There is no question that the ECM plays a defining role in the initiation and progression of major cardiovascular diseases, including ischemic heart disease, hypertensive heart disease, valvular disease, pediatric and adult cardiomyopathies and cardiovascular malformations, arteriosclerotic and vascular disease, and cerebrovascular disease. Advances in our understanding of ECM roles will yield new approaches towards the prevention, detection and treatment of cardiovascular disease states.2

ECM abnormalities form a milestone event in aging and increased susceptibility to cardiovascular disease. Thus, new discoveries can yield improvements in approaches to maintain a healthy ECM that contributes to prolonged longevity and health span. Moreover, since an abnormal ECM is a common defining point in a number of diseases including neurodegenerative disorders, cancer, and inflammatory, autoimmune and fibrotic conditions, new ECM discoveries within the setting of the cardiovascular system will transcend to overall health and disease concepts.

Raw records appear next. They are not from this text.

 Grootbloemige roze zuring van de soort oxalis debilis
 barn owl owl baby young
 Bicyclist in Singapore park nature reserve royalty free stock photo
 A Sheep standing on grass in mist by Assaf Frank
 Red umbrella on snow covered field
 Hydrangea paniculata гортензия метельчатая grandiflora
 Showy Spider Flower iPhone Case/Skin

Current Knowledge Gaps in ECM roles in Cardiac Physiology and Pathophysiology

Table 1 summarizes a number of areas that require thorough investigation for a full understanding of ECM roles, both in the healthy aging environment as well as following pathology. Note that the areas are synergistic, as defining what the ECM is at the cellular and molecular scales and developing more selective ECM imaging tools will provide the knowledge on which to build computational models. This will in turn generate novel hypotheses regarding how cell and ECM interactions and signaling interact during aging and after pathology such as myocardial infarction (MI; heart attack), chronic pressure overload of the heart (hypertension), or diabetes- all of which will reveal how ECM influences physiology and pathology of the left ventricle (LV).

Table 1.

Fundamental Knowledge Gaps

We need to:

  • define the composition of the ECM in the healthy and post-MI heart (Cardiac ECM Atlas).

  • understand the effects of the ECM on inflammatory, reparative, and progenitor cells to coordinate cardiac wound healing.

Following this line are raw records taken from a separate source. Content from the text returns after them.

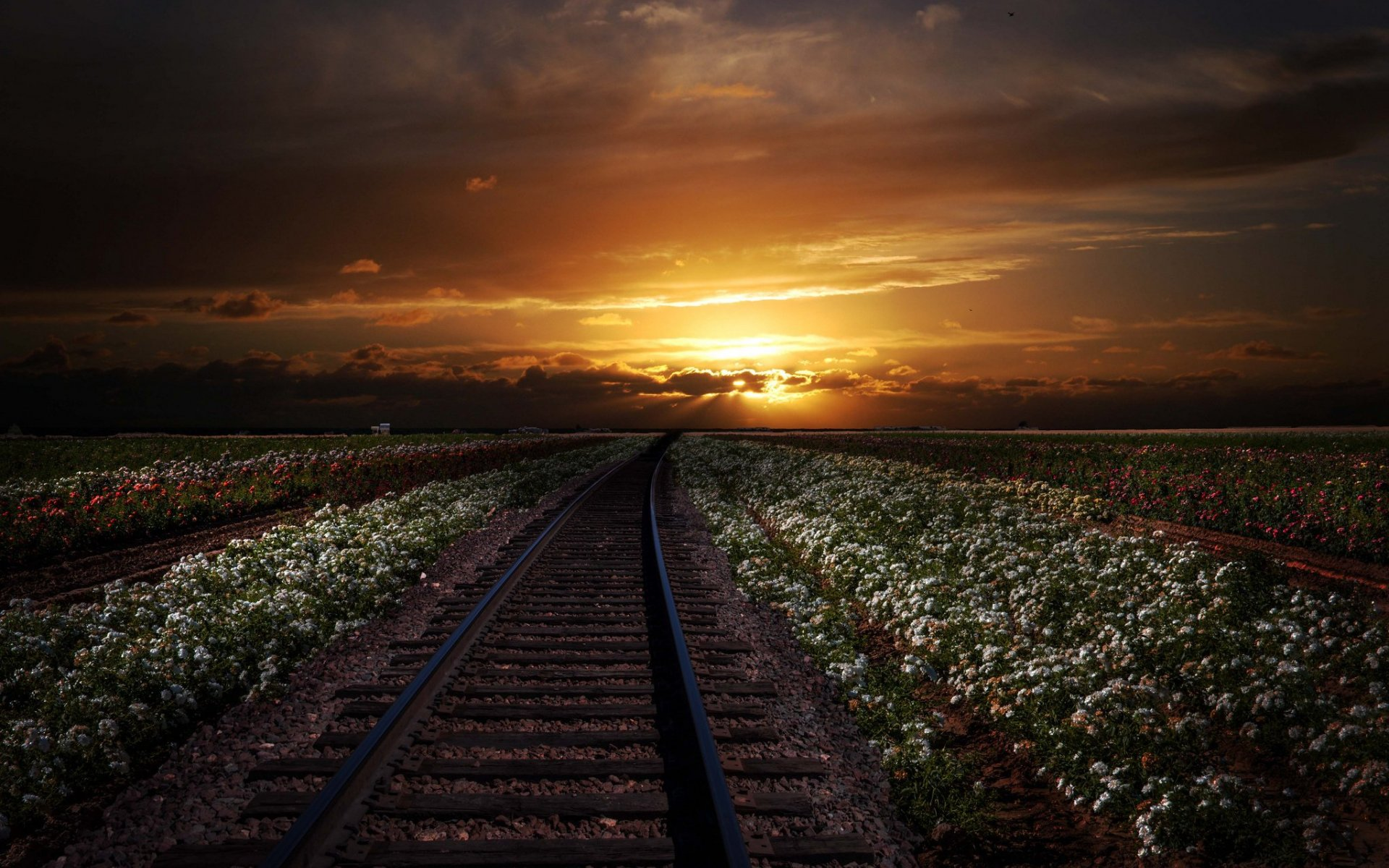 Top Hd 3d Wallpaper For Mobile Rail Road White Flowers Sunset Wallpapers Rail Road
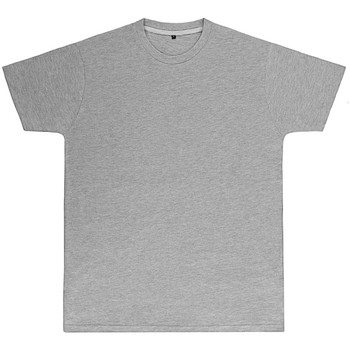 Kleidung Herren T-Shirts Sg Perfect Hellgrau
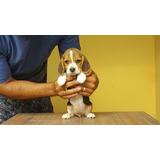 Cachorra Beagle Full Pedigree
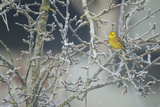 Yellowhammer (Emberiza Citrinella) Male Perched in Frost, Scotland, UK, December Photographic Print by Mark Hamblin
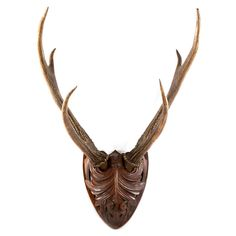 Large Pair of Black Forest Roe Deer Antlers Mounted on Carved Plaque | From a unique collection of antique and modern animal sculptures at http://www.1stdibs.com/furniture/more-furniture-collectibles/animal-sculptures/
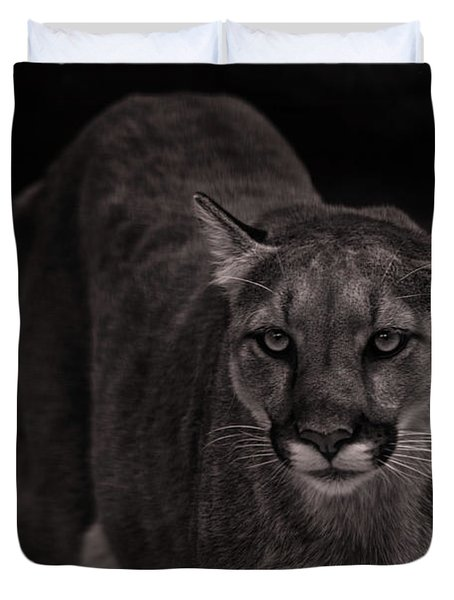 Mountain Lion  Duvet Cover by Brian Cross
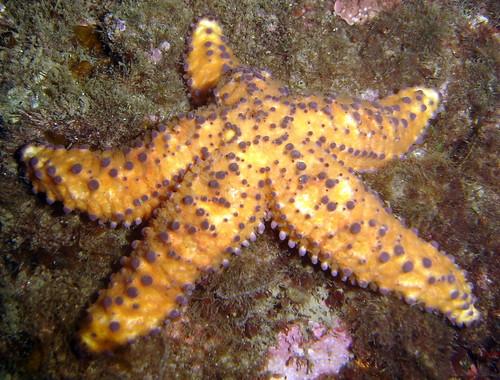 Beaded Seastar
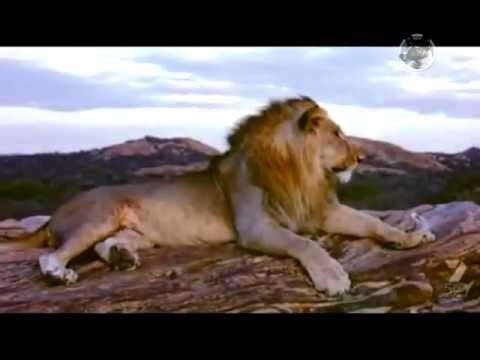 Un León Llamado Christian (Homenaje)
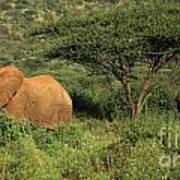 Two Elephants Walking Through The Grass Art Print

  • develop better ECM imaging tools.

  • develop computational models that use knowledge gained to understand the time evolution with aging, pathology, and aging superimposed on pathology.

  • understand cell-cell and cell-ECM interactions that drive cardiac remodeling.

  • understand the complex interaction between ECM and cell-signaling growth factors.

  • dissect ECM-mediated actions that may increase myocardial stiffness and contribute to heart failure with preserved ejection fraction (HFpEF) in aging and diabetes and with reduced EF (HFrEF) in myocardial infarction and pressure overload.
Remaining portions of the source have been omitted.